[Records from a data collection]

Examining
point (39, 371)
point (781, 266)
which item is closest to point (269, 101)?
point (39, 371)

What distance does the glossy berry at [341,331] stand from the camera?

• _Stated problem_: Write out every line of the items again, requests included. Scale each coordinate in the answers by 1.3 and round to whole numbers with halves going up, but leave the numbers in the requests as they are.

• _Reply_:
Examining
point (39, 371)
point (781, 266)
which item is closest to point (269, 101)?
point (51, 482)

What distance does the glossy berry at [341,331] stand from the camera?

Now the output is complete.